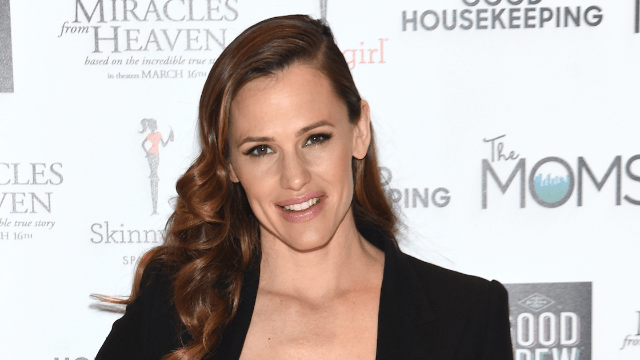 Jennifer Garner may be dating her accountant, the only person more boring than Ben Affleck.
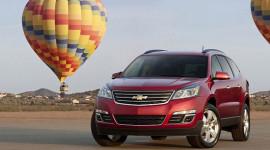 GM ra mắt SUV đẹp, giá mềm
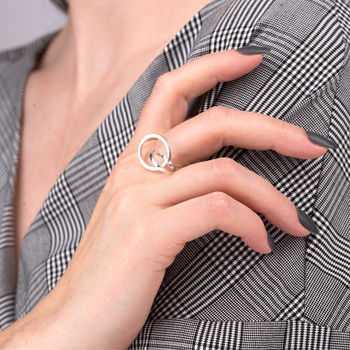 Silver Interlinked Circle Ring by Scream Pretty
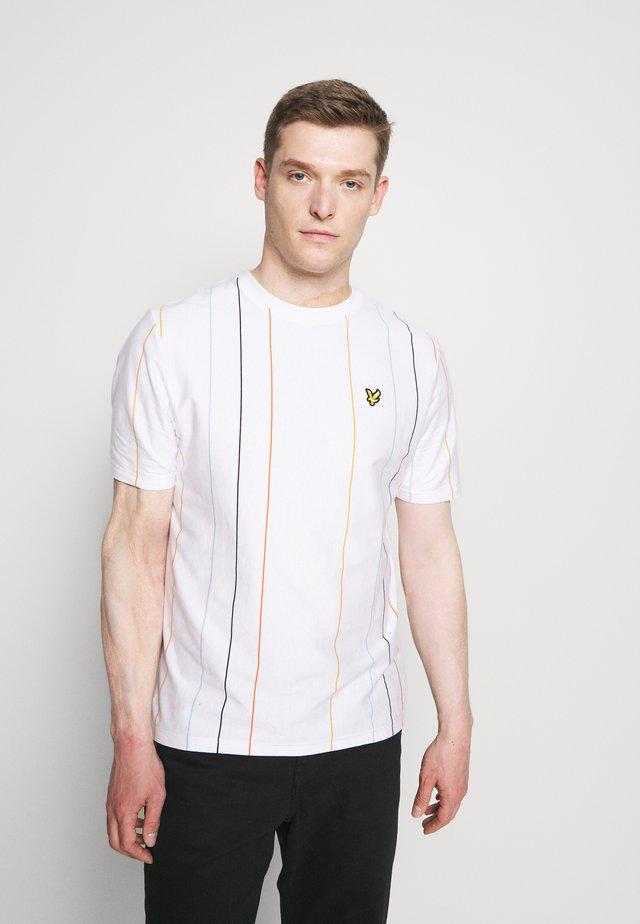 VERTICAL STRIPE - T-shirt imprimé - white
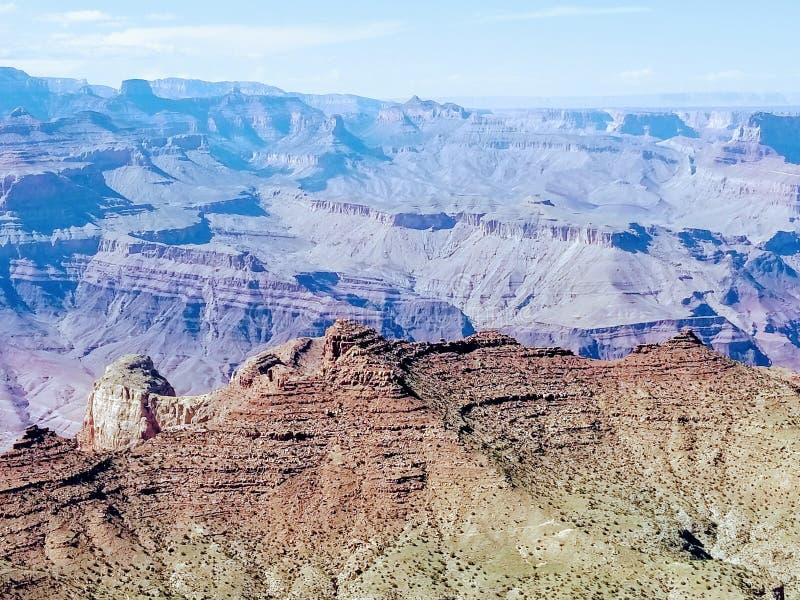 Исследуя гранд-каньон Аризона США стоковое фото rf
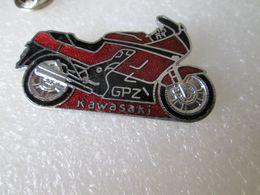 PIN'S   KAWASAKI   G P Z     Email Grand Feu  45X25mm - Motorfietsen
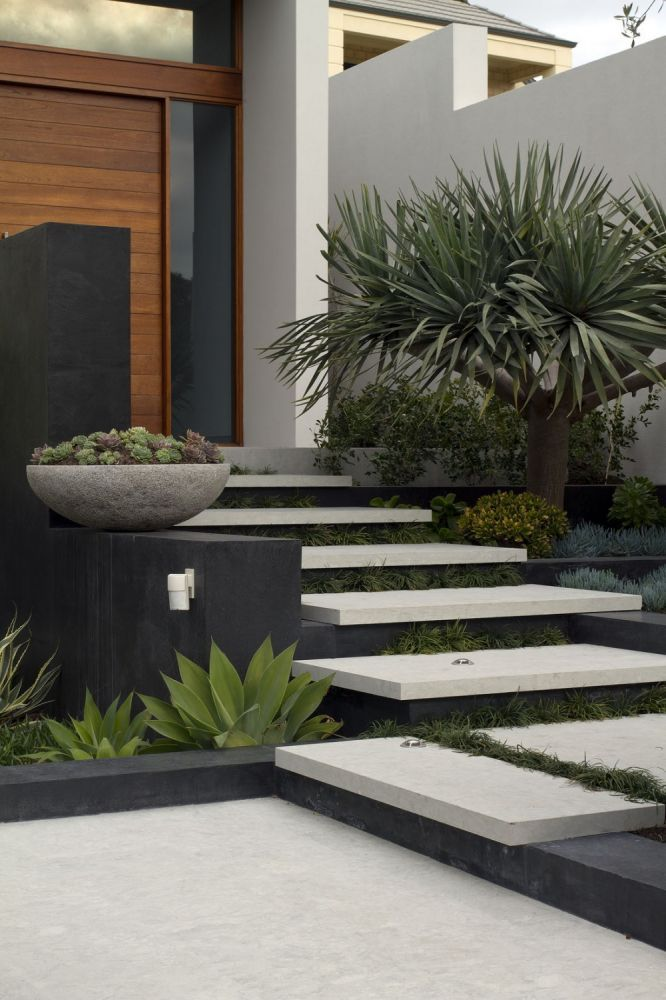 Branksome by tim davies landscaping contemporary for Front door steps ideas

- **TASK DETAILS**
Each entry above should be written out verbatim, minus its pictures.

- **WORKED SOLUTION**
 Jennifer Garner may be dating her accountant, the only person more boring than Ben Affleck.
 GM ra mắt SUV đẹp, giá mềm
 Silver Interlinked Circle Ring by Scream Pretty
 VERTICAL STRIPE - T-shirt imprimé - white
 Исследуя гранд-каньон Аризона США стоковое фото rf
 PIN'S   KAWASAKI   G P Z     Email Grand Feu  45X25mm - Motorfietsen
 Branksome by tim davies landscaping contemporary for Front door steps ideas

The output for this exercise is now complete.